MATERIAL SUPPLIED Block Start
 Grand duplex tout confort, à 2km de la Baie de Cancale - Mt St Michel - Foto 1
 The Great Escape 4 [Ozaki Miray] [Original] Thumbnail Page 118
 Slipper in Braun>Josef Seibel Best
MATERIAL SUPPLIED Block End
MATERIAL SUPPLIED Block Start
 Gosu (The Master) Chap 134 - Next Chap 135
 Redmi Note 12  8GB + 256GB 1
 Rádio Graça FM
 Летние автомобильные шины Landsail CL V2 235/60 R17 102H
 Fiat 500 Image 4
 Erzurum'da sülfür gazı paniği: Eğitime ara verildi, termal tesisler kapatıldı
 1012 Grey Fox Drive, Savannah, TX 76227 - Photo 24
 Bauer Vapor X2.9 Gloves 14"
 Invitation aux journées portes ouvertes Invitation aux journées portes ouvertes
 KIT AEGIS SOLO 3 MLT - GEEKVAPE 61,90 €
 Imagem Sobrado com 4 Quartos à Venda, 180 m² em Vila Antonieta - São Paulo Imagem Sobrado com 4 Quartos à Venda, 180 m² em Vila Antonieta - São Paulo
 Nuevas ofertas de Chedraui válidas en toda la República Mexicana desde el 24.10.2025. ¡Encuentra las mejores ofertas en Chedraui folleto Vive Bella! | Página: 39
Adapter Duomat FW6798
MATERIAL SUPPLIED Block End
MATERIAL SUPPLIED Block Start
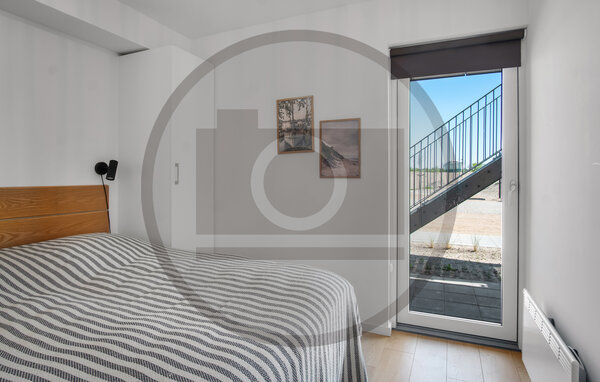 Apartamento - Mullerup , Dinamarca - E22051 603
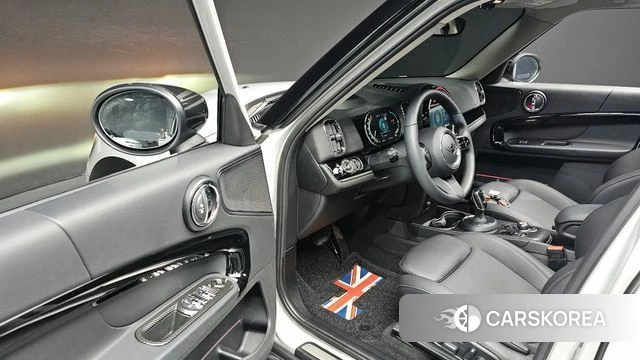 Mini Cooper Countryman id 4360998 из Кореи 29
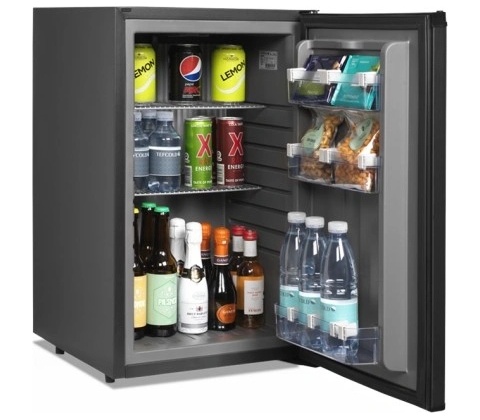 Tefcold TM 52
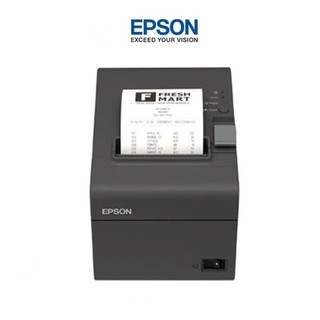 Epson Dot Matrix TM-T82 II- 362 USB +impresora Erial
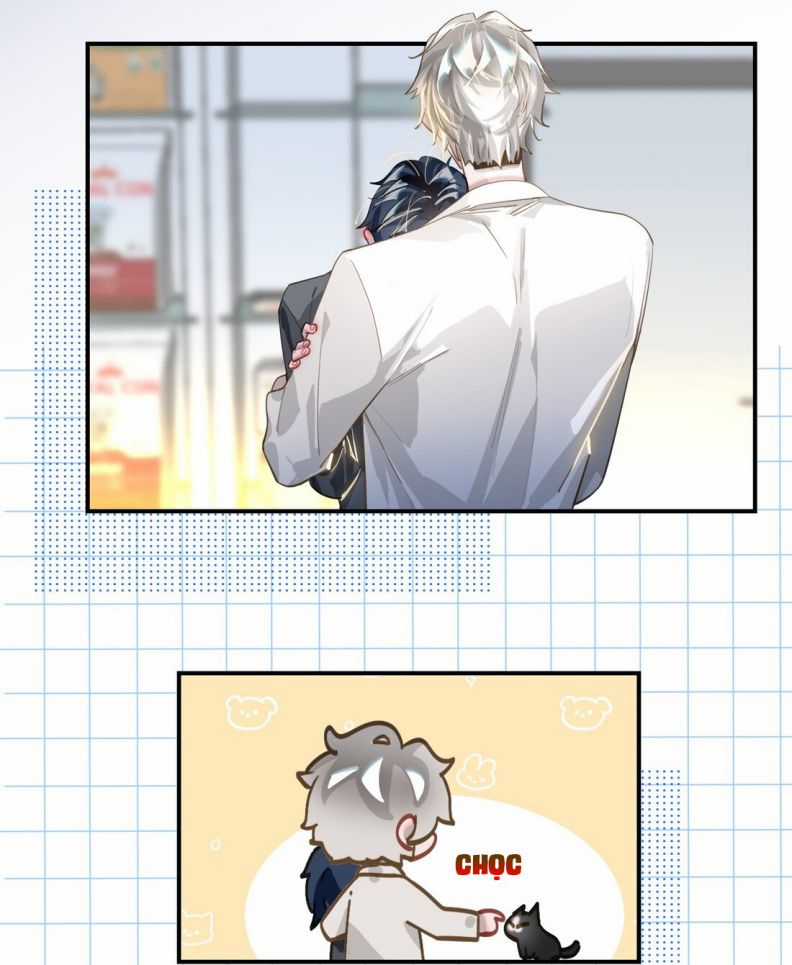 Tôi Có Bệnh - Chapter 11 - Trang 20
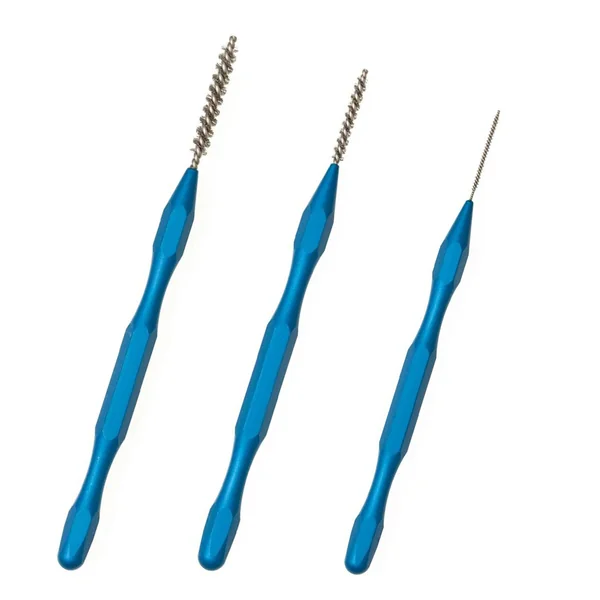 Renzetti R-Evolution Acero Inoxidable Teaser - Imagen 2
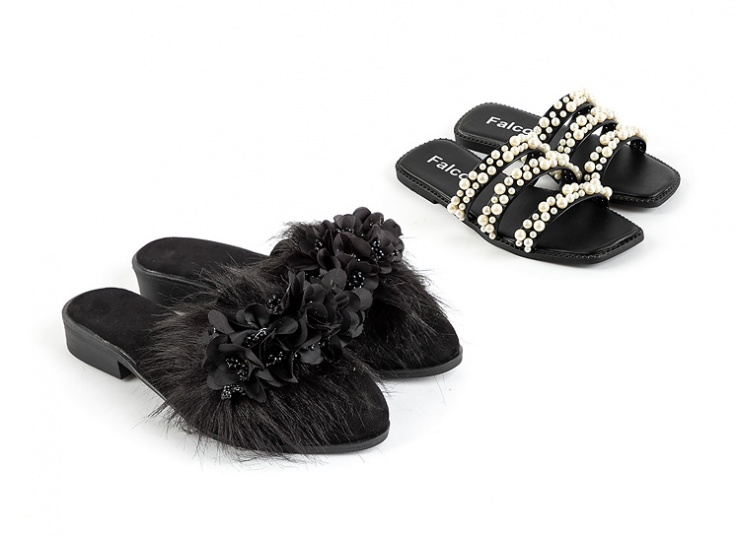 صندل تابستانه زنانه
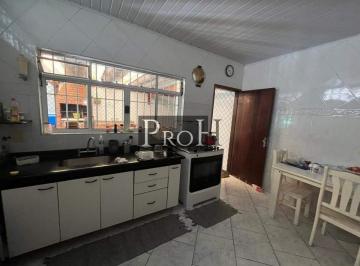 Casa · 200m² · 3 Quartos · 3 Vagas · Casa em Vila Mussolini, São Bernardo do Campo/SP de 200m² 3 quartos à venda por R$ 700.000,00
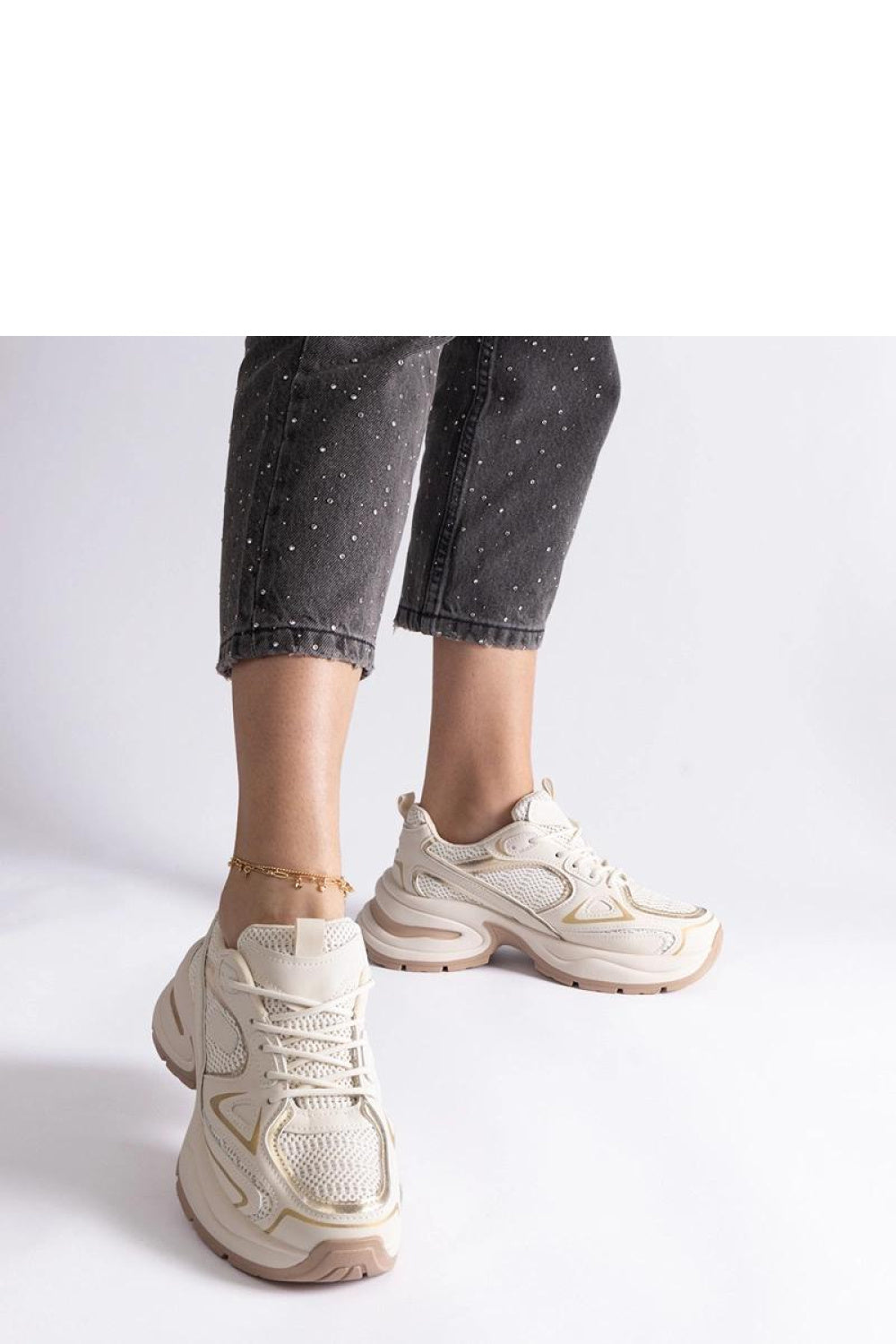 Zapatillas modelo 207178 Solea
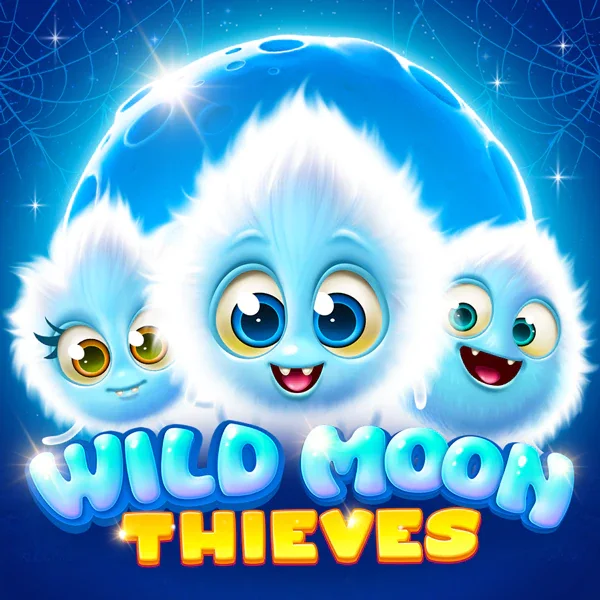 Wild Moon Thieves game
MATERIAL SUPPLIED Block End
» PROBLEM DESCRIPTION
With the first line being the one containing "Grand duplex tout" and the last line the one containing "Slipper in Braun>Josef Seibel Best", transcribe exactly the lines above that fall in that range.

» PROBLEM SOLUTION
 Grand duplex tout confort, à 2km de la Baie de Cancale - Mt St Michel - Foto 1
 The Great Escape 4 [Ozaki Miray] [Original] Thumbnail Page 118
 Slipper in Braun>Josef Seibel Best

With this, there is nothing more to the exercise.